Document passage:
____________________

Thursday, June 20, 2013
Thursday, June 20, 2013

ID Guru Michael Behe Faces Challengers

I learned a lot about intelligent design after hearing Michael Behe speak at Villanova. I still think it's pseudoscience, but now I have a new reason to discount it.

75 comments

ID Guru Michael Behe Faces Challengers

POSTED: Friday, April 13, 2012, 3:22 PM

I learned something new about intelligent design on Thursday night after listening to one of the movement's most visible proponents. Biochemistry professor Michael Behe was the star witness for the anti-evolution school board in the 2005 Dover trial. He's written several influential books on the idea that life was at least partly cobbled together by a non-human intelligent designer. 

The event was held at Villanova University. It started with a screening of the intelligent design documentary, “A Flock of Dodos” and finished with a panel discussion.

Not surprisingly, the audience directed most of the questions toward Behe. Some wanted to know how he and his cohorts could possibly test the principles of ID. Others tried to pin him down on the details of this so-called theory. He wiggled and slipped around the questions, none of the answers quite satisfying. After some 25 minutes of interchange, the audience was still struggling to get a grasp on the man and his strange view of science.

One of the most interesting questions came from the filmmaker, Randy Olson. He wanted to know how Behe could justify what seemed clearly to be a “god-of-the-gaps” position, in which a supernatural designer makes for an easy answer to hard scientific questions.

Behe’s answer here was interesting. He said ID is more like archeology or forensics, in which scientists find positive evidence for human influence in artifacts or scenes.

Olson addressed this claim nicely in the film, explaining that scientists have a large number of documented human-created artifacts, so we know what to look for. There’s a way to do this scientifically. But we don’t have any definitive god-created objects or artifacts so there’s no basis for comparison. We don’t really know what a god-created artifact is supposed to look like.

The only trait ID proponents seem to attribute to the designer is that he/she/it is intelligent. We know intelligence because we see it in ourselves – or some of ourselves anyway.

____________________

Extend the blog post about Michael Behe's panel appearance at Villanova, picking up after its final sentence.

____________________

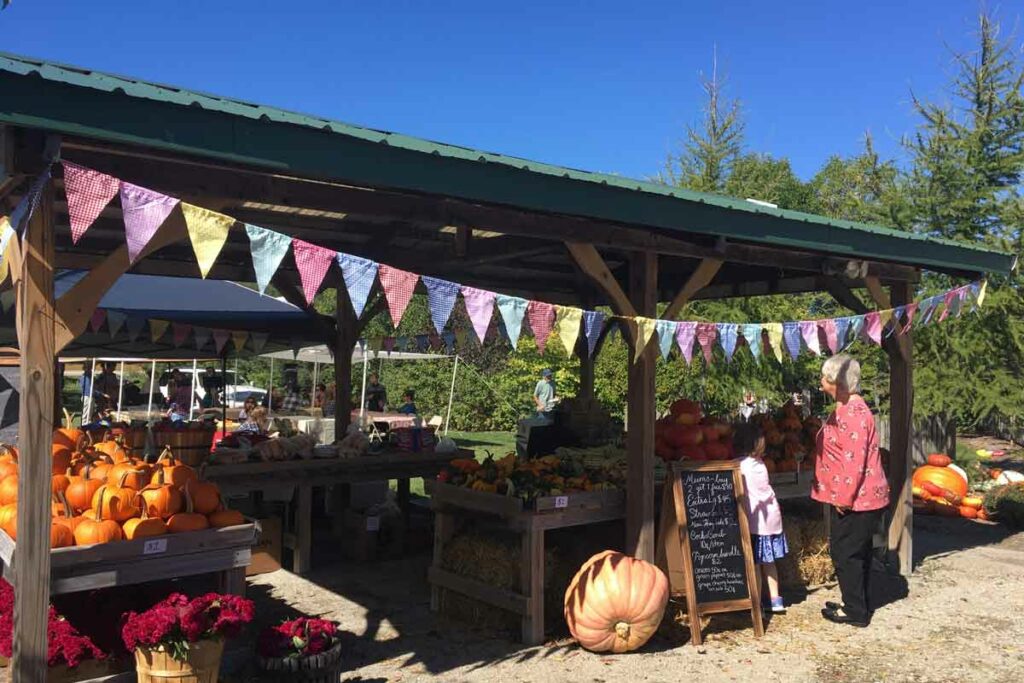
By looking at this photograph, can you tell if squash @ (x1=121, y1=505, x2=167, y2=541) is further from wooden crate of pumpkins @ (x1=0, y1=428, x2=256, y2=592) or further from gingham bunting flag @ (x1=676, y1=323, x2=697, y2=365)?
→ gingham bunting flag @ (x1=676, y1=323, x2=697, y2=365)

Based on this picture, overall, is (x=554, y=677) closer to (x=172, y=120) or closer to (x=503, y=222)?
(x=503, y=222)

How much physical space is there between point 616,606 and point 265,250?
3.06m

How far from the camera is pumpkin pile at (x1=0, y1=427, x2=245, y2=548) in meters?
4.14

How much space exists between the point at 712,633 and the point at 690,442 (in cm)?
137

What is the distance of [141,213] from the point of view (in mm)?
3584

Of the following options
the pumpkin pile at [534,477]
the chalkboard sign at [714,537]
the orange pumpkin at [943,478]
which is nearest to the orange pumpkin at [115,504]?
the pumpkin pile at [534,477]

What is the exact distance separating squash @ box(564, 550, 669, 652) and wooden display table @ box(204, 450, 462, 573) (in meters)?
2.89

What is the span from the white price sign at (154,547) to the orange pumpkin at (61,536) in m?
0.32

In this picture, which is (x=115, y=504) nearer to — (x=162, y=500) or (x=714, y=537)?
(x=162, y=500)

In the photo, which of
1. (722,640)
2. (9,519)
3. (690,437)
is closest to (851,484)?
(690,437)

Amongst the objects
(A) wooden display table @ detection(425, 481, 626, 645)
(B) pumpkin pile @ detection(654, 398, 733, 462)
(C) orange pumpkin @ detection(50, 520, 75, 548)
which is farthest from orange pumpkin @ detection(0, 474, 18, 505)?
(B) pumpkin pile @ detection(654, 398, 733, 462)

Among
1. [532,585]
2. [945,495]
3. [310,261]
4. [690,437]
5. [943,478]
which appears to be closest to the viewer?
[310,261]

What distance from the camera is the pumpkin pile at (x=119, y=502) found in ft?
13.6

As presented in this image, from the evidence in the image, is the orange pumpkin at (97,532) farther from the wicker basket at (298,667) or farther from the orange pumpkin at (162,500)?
the wicker basket at (298,667)
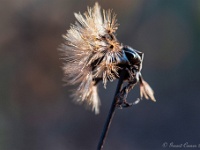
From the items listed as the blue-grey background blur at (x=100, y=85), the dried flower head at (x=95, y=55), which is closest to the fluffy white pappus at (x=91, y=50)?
the dried flower head at (x=95, y=55)

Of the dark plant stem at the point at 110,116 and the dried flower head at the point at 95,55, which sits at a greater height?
the dried flower head at the point at 95,55

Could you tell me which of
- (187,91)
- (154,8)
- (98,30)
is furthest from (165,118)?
(98,30)

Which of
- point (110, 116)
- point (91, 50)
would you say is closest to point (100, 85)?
point (91, 50)

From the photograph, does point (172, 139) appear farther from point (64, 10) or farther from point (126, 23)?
point (64, 10)

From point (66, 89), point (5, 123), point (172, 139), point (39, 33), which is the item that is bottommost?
point (172, 139)

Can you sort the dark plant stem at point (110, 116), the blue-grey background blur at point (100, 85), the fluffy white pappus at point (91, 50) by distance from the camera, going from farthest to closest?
1. the blue-grey background blur at point (100, 85)
2. the fluffy white pappus at point (91, 50)
3. the dark plant stem at point (110, 116)

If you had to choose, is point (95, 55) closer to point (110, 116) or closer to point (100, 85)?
point (110, 116)

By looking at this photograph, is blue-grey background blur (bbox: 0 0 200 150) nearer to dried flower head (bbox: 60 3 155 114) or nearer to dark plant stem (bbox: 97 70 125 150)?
dried flower head (bbox: 60 3 155 114)

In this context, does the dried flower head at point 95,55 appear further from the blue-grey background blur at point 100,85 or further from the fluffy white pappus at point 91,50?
the blue-grey background blur at point 100,85
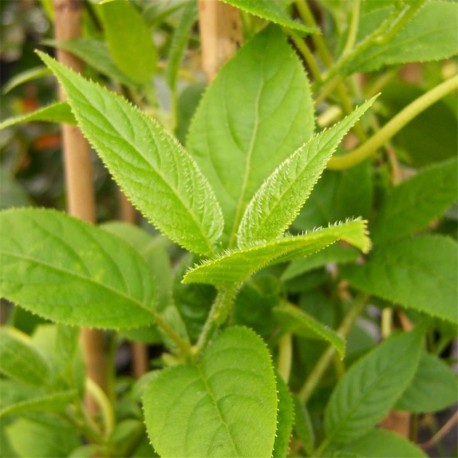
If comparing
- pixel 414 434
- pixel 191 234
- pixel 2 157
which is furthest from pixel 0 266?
pixel 2 157

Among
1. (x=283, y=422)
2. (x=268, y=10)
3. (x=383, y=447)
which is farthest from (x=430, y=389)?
(x=268, y=10)

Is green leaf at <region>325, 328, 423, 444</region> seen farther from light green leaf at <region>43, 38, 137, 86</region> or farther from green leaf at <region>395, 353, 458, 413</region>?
light green leaf at <region>43, 38, 137, 86</region>

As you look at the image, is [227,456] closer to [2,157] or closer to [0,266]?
[0,266]

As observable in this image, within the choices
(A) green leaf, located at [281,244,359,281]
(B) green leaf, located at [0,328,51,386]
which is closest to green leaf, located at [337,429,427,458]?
(A) green leaf, located at [281,244,359,281]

____________________

Exercise response:
Then someone asked about the blind spot in the eye. Why would an intelligent designer make it with a flaw? Behe’s answer: We can’t presume to know how God would want to design something.

But wait! Does that mean their God might not appear intelligent to us? That would seem to undermine any claim that they can detect designed structures in nature. Now there's no criteria for assessing design - it doesn't even have to look intelligent.    

I noticed in the comments following an earlier blog post that someone  questioned my understanding of ID because I’d quoted Olson’s use of the rabbit digestive system as an example of poor design. The commenter thought surely the ID people didn’t use that as an example of good design, so Olson and I were revealing our ignorance. This reader may be making assumptions that ID is more organized and specific than it really is.

ID is vague about the nature of the designer, what’s been designed, how much of life is designed, and why God would design some aspects of nature and leave others like the poor rabbit’s digestive system up to evolution.

Faye Flam @ 3:22 PM  Permalink | 75 comments
75 comments
Comments  (75)
  • 0 like this / 0 don't   •   Posted 5:06 PM, 04/13/2012
    "Olson addressed this claim nicely in the film, explaining that scientists have a large number of documented human-created artifacts, so we know what to look for."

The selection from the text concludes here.